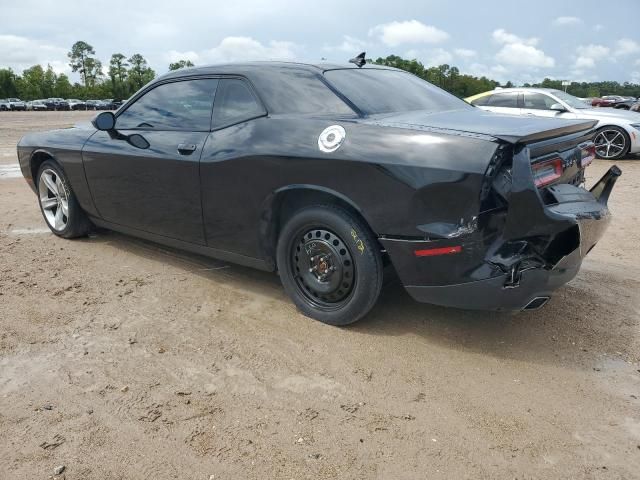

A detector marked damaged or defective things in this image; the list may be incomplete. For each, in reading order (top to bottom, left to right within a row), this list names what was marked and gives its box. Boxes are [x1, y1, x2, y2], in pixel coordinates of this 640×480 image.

damaged rear bumper [380, 154, 620, 312]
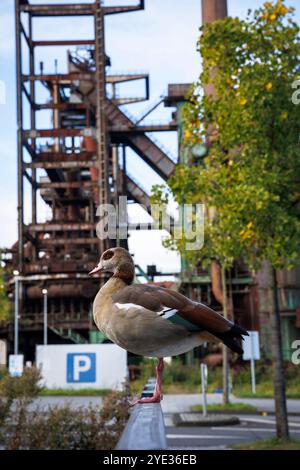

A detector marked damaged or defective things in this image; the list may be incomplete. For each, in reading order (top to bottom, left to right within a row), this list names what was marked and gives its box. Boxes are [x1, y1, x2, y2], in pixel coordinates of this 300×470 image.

rusty steel tower [8, 0, 178, 356]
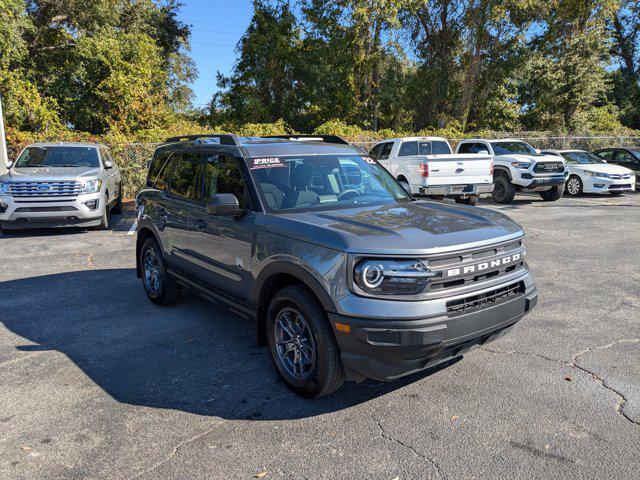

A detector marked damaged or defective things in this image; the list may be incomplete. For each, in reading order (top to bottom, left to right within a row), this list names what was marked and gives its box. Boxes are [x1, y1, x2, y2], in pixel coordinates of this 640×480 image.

crack in asphalt [480, 338, 640, 428]
crack in asphalt [370, 410, 444, 478]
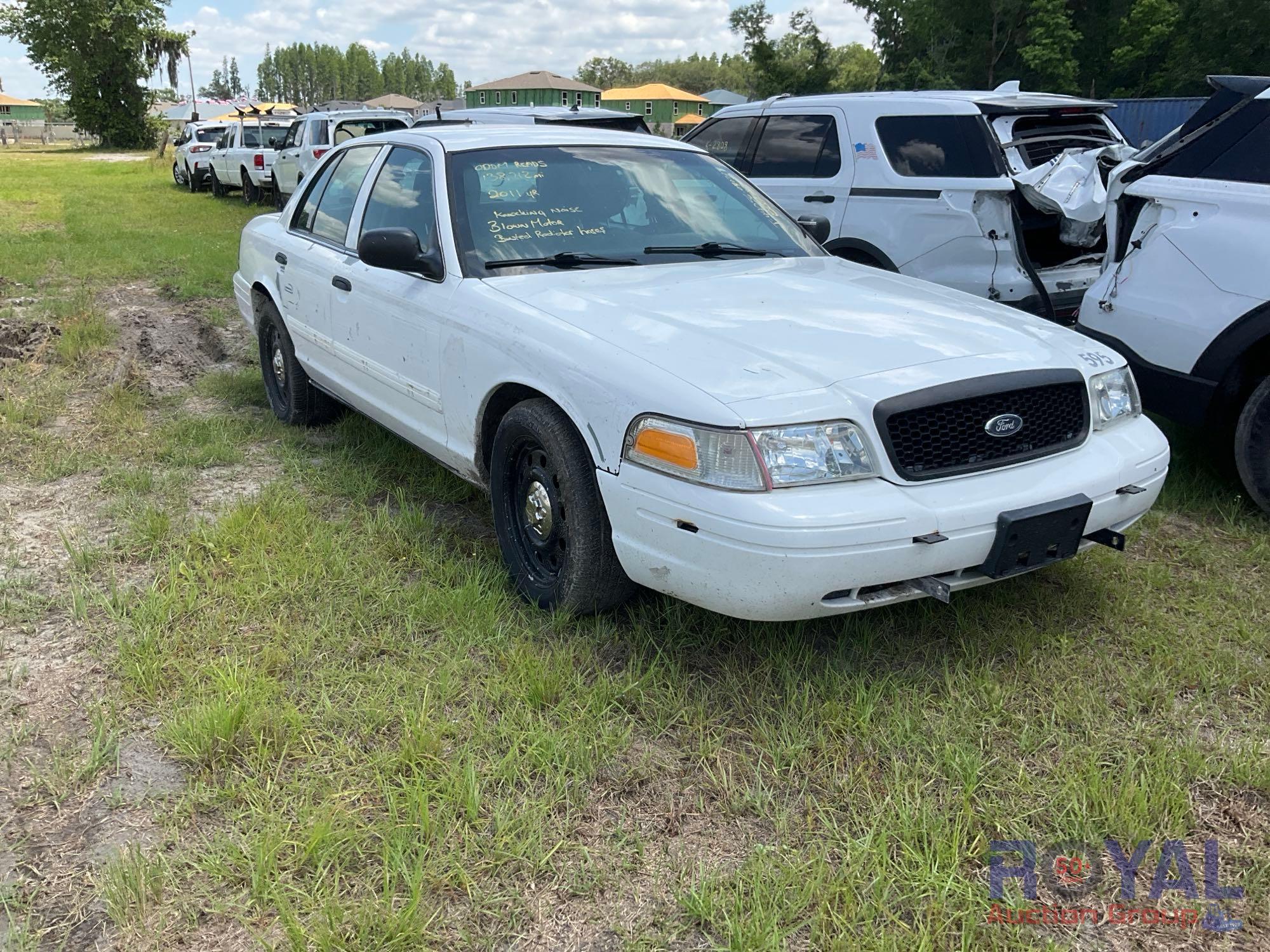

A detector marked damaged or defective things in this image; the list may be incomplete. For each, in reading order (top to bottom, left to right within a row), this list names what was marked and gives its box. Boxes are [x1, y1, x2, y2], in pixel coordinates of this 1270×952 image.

damaged white suv [234, 123, 1163, 622]
damaged white suv [686, 83, 1133, 321]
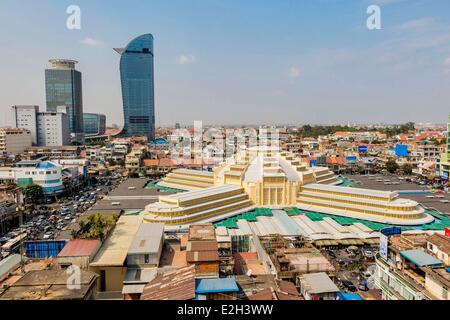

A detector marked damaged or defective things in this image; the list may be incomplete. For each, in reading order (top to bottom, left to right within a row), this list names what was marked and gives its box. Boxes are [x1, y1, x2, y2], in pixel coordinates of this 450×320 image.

rusty roof [142, 264, 196, 300]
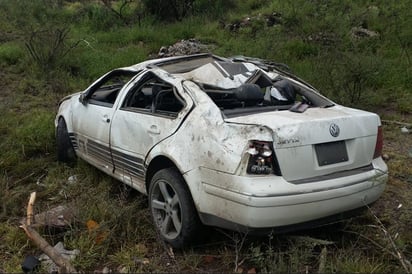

########

◆ **BRIEF**
Write out the material above exactly; no pictures.

◆ **THE COMPLETED TASK**
A detector marked damaged or defective things in this image; the list may be incomplete. For each, in reading order (top to bottom, left to right within a row), this list names what was marked and gives its box. Boxes are [x1, y1, x2, y2], in pixel coordinates of this 640×480 image.

damaged rear bumper [380, 154, 620, 312]

A detector marked damaged or defective things in this image; the list may be incomplete. For each, in reading order (top to bottom, left to right within a row), this list names what was marked and gives its box. Boxes are [x1, y1, x2, y2], in pixel coordinates of this 300×470 image.

rusty steel tower [8, 0, 178, 356]

A detector marked damaged or defective things in this image; the list may be incomplete. For each, in reading order (top to bottom, left to right within a row), this list names what was marked and gives its box. Boxes are [x1, y1, x2, y2], in pixel coordinates of this 640×480 image.

crack in asphalt [480, 338, 640, 428]
crack in asphalt [370, 410, 444, 478]

A detector marked damaged or defective things in this image; the list may be incomplete. For each, in reading order (top to bottom, left to right within a row), this list names what was marked and gives its box. Boxes are [x1, y1, x2, y2], in pixel coordinates of this 1270×952 image.

damaged white suv [234, 123, 1163, 622]
damaged white suv [686, 83, 1133, 321]

A detector marked damaged or defective things in this image; the list may be incomplete. For each, in reading order (top to bottom, left to right within a row), this list names what was marked and gives its box. Boxes are [x1, y1, x2, y2], in pixel coordinates of this 450×320 image.

rusty roof [142, 264, 196, 300]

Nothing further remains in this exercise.